START DATASET RECORDS

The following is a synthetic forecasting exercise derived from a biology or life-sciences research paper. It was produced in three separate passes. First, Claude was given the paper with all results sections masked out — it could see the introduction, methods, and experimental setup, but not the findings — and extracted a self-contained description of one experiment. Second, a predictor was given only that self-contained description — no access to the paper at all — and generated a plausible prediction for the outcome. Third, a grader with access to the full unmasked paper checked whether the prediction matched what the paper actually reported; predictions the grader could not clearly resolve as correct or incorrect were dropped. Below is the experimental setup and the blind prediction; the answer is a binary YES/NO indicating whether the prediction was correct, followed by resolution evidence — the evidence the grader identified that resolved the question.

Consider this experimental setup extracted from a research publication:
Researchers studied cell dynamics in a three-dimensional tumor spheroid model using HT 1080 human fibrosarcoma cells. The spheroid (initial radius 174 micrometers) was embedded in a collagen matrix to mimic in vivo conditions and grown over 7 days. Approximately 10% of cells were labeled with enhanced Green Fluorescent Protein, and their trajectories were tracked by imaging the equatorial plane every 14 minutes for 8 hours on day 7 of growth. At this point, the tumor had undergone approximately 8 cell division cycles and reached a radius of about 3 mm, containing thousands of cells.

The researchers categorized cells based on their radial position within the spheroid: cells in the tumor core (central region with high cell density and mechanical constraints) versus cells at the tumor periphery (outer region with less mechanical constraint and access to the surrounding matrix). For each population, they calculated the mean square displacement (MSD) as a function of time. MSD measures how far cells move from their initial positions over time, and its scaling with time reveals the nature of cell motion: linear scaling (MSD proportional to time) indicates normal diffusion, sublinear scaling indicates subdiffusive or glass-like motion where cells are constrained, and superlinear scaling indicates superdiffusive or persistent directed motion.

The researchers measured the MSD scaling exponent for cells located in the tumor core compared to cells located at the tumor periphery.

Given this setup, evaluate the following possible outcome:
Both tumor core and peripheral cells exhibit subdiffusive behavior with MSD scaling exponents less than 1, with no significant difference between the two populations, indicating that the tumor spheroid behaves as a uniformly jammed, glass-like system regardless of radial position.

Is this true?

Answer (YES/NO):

END DATASET RECORDS

**WHAT IS BEING ASKED:** Only the lines from the one with "Researchers studied cell" through the final line above belong in the answer, each reproduced word for word.

**TASK RESPONSE:**
Researchers studied cell dynamics in a three-dimensional tumor spheroid model using HT 1080 human fibrosarcoma cells. The spheroid (initial radius 174 micrometers) was embedded in a collagen matrix to mimic in vivo conditions and grown over 7 days. Approximately 10% of cells were labeled with enhanced Green Fluorescent Protein, and their trajectories were tracked by imaging the equatorial plane every 14 minutes for 8 hours on day 7 of growth. At this point, the tumor had undergone approximately 8 cell division cycles and reached a radius of about 3 mm, containing thousands of cells.

The researchers categorized cells based on their radial position within the spheroid: cells in the tumor core (central region with high cell density and mechanical constraints) versus cells at the tumor periphery (outer region with less mechanical constraint and access to the surrounding matrix). For each population, they calculated the mean square displacement (MSD) as a function of time. MSD measures how far cells move from their initial positions over time, and its scaling with time reveals the nature of cell motion: linear scaling (MSD proportional to time) indicates normal diffusion, sublinear scaling indicates subdiffusive or glass-like motion where cells are constrained, and superlinear scaling indicates superdiffusive or persistent directed motion.

The researchers measured the MSD scaling exponent for cells located in the tumor core compared to cells located at the tumor periphery.

Given this setup, evaluate the following possible outcome:
Both tumor core and peripheral cells exhibit subdiffusive behavior with MSD scaling exponents less than 1, with no significant difference between the two populations, indicating that the tumor spheroid behaves as a uniformly jammed, glass-like system regardless of radial position.

Is this true?

Answer (YES/NO):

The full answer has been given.